• _SUPPLIED PASSAGE_
A subset of the REGMAP panel, the LANGUEDOC panel, and the TOU-A panel were used in this study. These populations were previously described here (Horton et al., 2012; Brachi et al., 2013; Frachon et al., 2017). These populations were grown on Jiffy-7 peat pellets (Jiffy Products International, NL) under ambient (~420 ppm) or elevated (900 ppm) CO2 in the growth chambers of the Microcosms experimental platform at the Montpellier European Ecotron CNRS. Five replicates of each accession were randomly distributed in the growth chambers. The concentration of 900 ppm of CO2 was chosen as current CO2 emissions align with the IPCC’s RCP8.5 model, which predicts a CO2 concentration of around 900 ppm in 2100. Growth conditions were 6 hr/22 hr light (22 °C) / dark (20°) photoperiod, with 200 µmol m–2 s–1 light intensity and 65% of hygrometry. Plants were watered twice a week with a growth solution containing KH2PO4 1 mM, MgSO4 1 mM, K2SO4 250 µM, CaCl2 250 µM, Na-Fe-EDTA 100 µM, KNO3 10 mM, KCl 50 µM, H3BO3 30 µM, MnSO4 5 µM, ZnSO4 1 µM, CuSO4 1 µM, (NH4)6Mo7024 0,1 µM, as described by Gansel et al., 2001. The entire rosettes were collected three weeks after sowing. The tip2;2–1 mutant line corresponds to the SALK_152463 allele (Wang et al., 2022).

Ionome analysis

From three to five replicates per accession were pooled and used for each ionome analysis. Total C and N content was obtained from dried shoot tissue using an Elementar Pyrocube analyzer. Cu, Fe, Mg, Mn, Na, and Zn content was obtained from dry shoot tissue mixed with 750 µl of nitric acid (65% [v/v]) and 250 µl of hydrogen peroxide (30% [v/v]). After one night at room temperature, samples were mineralized at 85 °C during 24 hr. Once mineralized, 4 ml of milliQ water was added to each sample. Mineral contents present in the samples were then measured by microwave plasma atomic emission spectroscopy (MP-AES, Agilent Technologies).

Removal of outlier observations

Prior to GWAS and multivariate analyses such as PCA or clustering, mineral composition measures were pre-processed to remove technical outliers. For a given element and CO2 condition, the values positioned more than 5 median absolute deviations away from the median were removed from the dataset. The number of outliers removed from each dataset is indicated in Supplementary file 1G.

• _WORK TASK_
According to the methods passage, what technique was used to measure the mineral contents of the samples?

• _SOURCE MATERIAL_
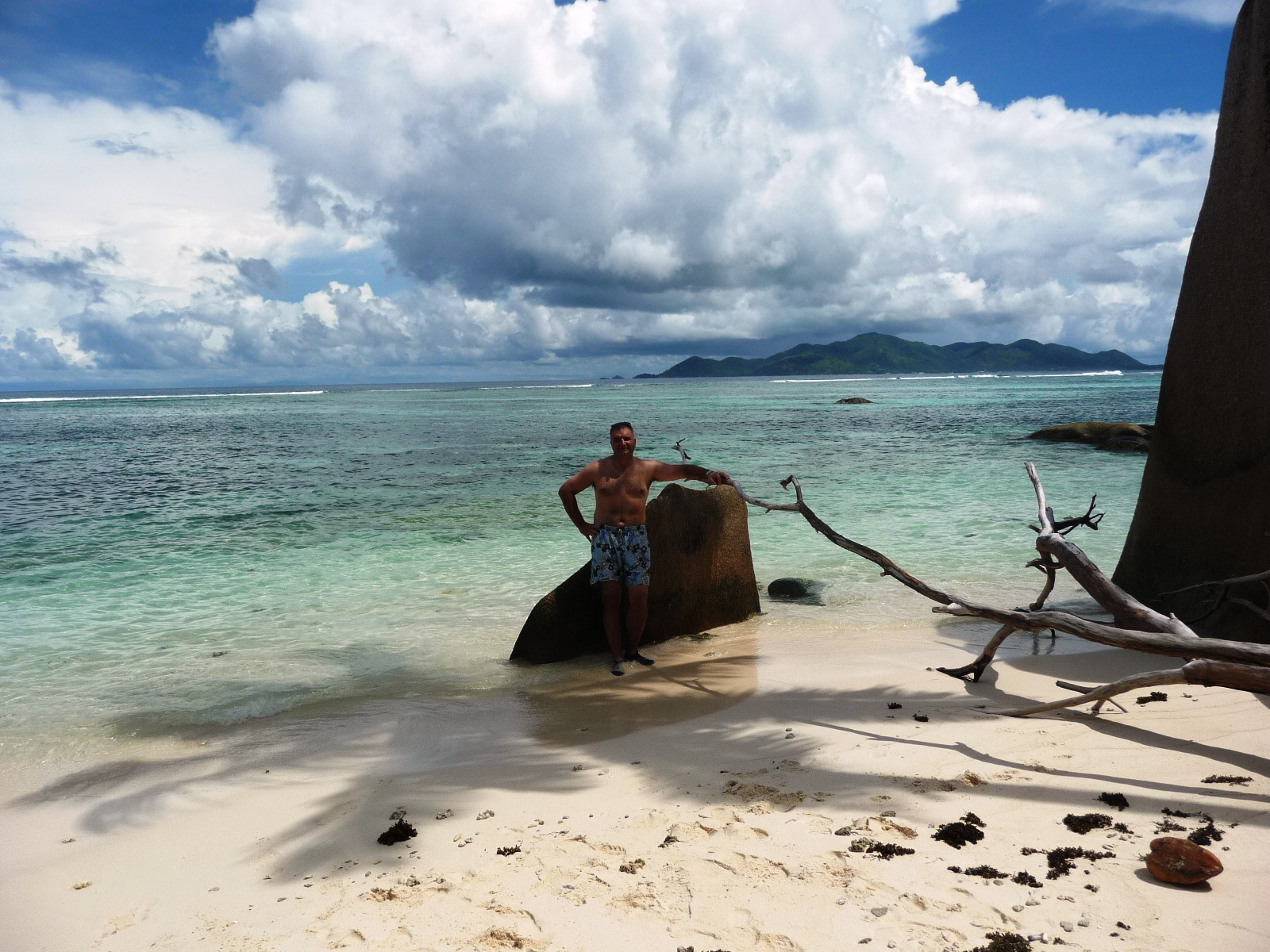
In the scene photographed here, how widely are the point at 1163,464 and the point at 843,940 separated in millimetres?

• _OUTPUT BELOW_
Microwave plasma atomic emission spectroscopy (MP-AES, Agilent Technologies).